* BEGIN Information supplied *

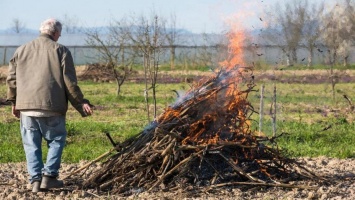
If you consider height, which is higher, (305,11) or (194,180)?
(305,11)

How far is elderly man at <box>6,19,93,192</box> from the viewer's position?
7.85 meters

* END Information supplied *
* BEGIN Information supplied *

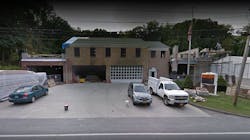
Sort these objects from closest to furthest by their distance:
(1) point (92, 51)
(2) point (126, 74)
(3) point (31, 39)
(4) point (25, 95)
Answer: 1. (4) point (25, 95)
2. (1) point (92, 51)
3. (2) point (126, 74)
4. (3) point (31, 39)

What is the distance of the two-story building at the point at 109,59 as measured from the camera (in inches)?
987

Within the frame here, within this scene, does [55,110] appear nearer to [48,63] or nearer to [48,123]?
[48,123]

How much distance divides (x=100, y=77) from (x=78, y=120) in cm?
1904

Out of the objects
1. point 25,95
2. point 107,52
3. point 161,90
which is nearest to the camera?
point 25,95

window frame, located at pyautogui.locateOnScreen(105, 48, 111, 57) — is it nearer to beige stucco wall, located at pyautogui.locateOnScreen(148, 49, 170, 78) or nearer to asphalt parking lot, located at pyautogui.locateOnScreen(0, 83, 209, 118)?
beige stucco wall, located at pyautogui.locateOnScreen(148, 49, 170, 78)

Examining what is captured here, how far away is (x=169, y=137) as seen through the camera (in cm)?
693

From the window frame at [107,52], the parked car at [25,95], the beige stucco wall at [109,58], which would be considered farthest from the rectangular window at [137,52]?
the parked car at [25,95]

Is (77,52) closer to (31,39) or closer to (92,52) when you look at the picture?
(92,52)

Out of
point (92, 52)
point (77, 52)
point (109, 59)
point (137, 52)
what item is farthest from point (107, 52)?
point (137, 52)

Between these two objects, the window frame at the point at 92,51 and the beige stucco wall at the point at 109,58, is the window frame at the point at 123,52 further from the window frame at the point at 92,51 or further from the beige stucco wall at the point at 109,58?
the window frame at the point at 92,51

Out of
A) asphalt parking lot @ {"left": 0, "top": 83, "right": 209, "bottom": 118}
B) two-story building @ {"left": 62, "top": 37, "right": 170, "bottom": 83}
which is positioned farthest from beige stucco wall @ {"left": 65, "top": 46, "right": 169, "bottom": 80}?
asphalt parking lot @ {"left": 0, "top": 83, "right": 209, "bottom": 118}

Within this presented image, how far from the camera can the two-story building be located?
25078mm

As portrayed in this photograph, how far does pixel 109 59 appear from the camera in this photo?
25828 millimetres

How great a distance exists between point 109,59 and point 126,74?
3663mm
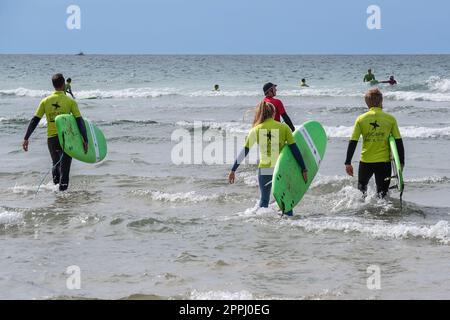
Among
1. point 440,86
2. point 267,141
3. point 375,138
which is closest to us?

* END Information supplied *

▶ _Challenge_: Rewrite everything in the material from the line containing "As portrayed in" down to the line containing "which is closest to us?" as a numbered list. Skip blank lines and leave out the picture.

▶ _Response to the task_:
1. As portrayed in this photograph, how far does pixel 109 59 appear from the camera in this photo?
2. 25828 millimetres
3. How great a distance exists between point 109,59 and point 126,74?
4. 3663mm
5. Among
6. 1. point 440,86
7. 2. point 267,141
8. 3. point 375,138
9. which is closest to us?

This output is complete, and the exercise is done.